District with Most Amount of Dead Trees

Show the code
#Calculating statistics for dead trees
dead_trees <- all_data |>
  st_drop_geometry() |>
  filter(!is.na(Condition), !is.na(CounDist)) |>
  group_by(CounDist) |>
  summarize(total_trees = n(),
            total_dead_trees = sum(Condition == 'Dead', na.rm = TRUE),
            fraction_dead_trees = total_dead_trees / total_trees * 100,
            .groups = 'keep') |>
    left_join(
    tree_counts |>
      st_drop_geometry() |>
      select(CounDist, Borough) |>
      distinct(CounDist, .keep_all = TRUE),
    by = "CounDist"
  ) |>
  select(CounDist, Borough, total_trees, total_dead_trees, fraction_dead_trees) |>
  arrange(desc(fraction_dead_trees))

dead_trees |>
    rename("Council District" = CounDist) |>
    format_titles() |>
    rename("Fraction Dead Trees %" = "Fraction Dead Trees") |>
    datatable(style = "bootstrap5", caption = "Dead Tree Data") |>
    formatRound("Fraction Dead Trees %", digits = 3)
Findings

Council District 32 in Queens has the highest percent of dead trees compared to the rest of its trees with about 14.255% of trees being dead. A reason for this could be that Queens generally does not receive attention like Manhattan would; paired with being a very large borough leads to more required maintenance. District 32 does land in the top 10 of most amount of trees in the district, explaining there is a ton of work to fix those trees.

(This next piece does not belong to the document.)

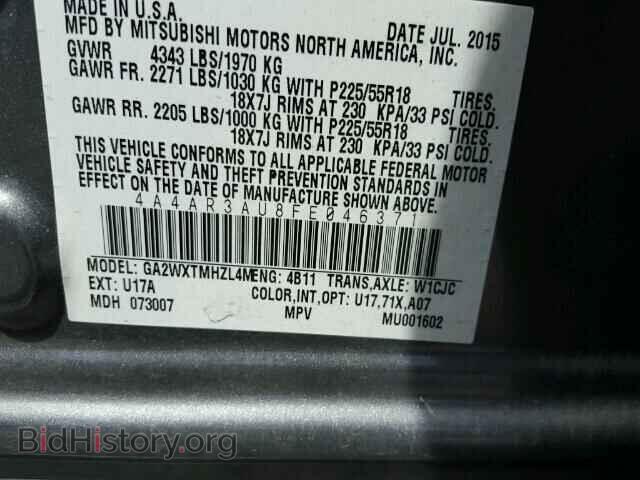2015 MITSUBISHI OUTLANDER - VIN: 4A4AR3AU8FE046371 - Фото 10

What’s interesting is that Brooklyn had no districts in this category, showcasing it either has fewer trees than Queens or is capable to maintain them more effectively.

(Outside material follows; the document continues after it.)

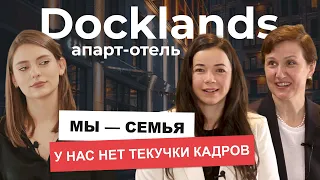 Апарт-отель Docklands: про дружбу с гостями, сотрудниками и конкурентами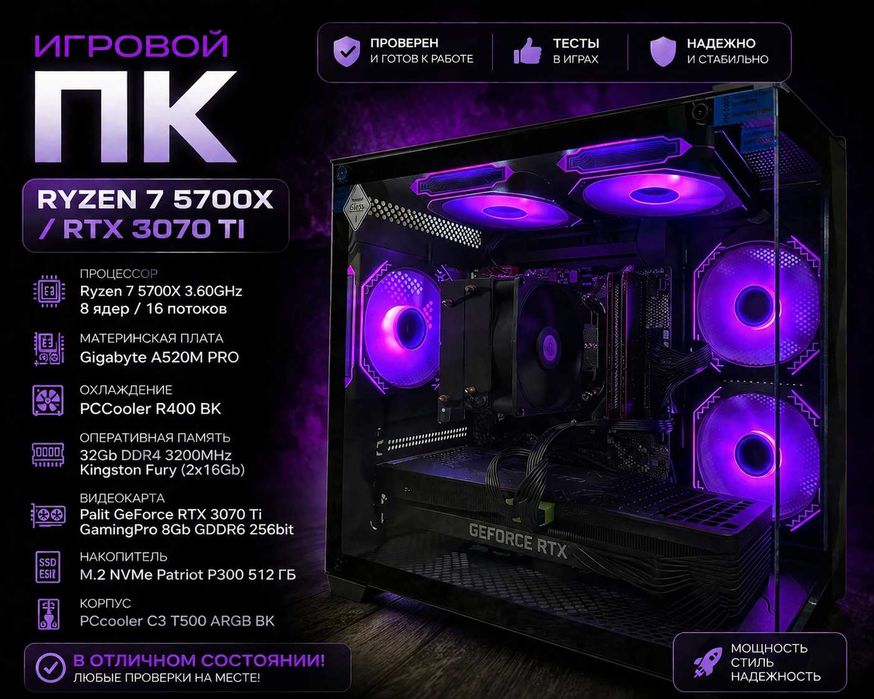 Системный блок Ryzen 7 5700х / 3070 Ti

Finding the Most Common Tree Species in Manhattan

Show the code
manhattan_species <- all_data |>
  st_drop_geometry() |>
  left_join(
    tree_counts |>
      st_drop_geometry() |>
      select(CounDist, Borough) |>
      distinct(CounDist, .keep_all = TRUE),
    by = "CounDist"
  ) |>
  filter(Borough == "Manhattan") |>
  group_by(genusspecies) |>
  summarise(count = n(), .groups = 'keep') |>
  arrange(desc(count))
  
  manhattan_species |>
    head(50) |>
    rename("Species" = genusspecies) |>
    format_titles() |>
    datatable(style = "bootstrap5", caption = "Most Common Manhattan Trees")
Findings

The most common tree species in Manhattan is the Thornless honeylocust with 17310 appearances. This appears to be a very common tree across Manhattan as the next most common, the London planetree has about 6000 fewer appearances. Trees quickly go to 4 digits, then 3 digits for total appearance, suggesting the Thornless honeylocust may live longer, can adapt to the industrial standards of Manhattan, and actually thrive compared to other species. More statistics would be needed to verify such a claim.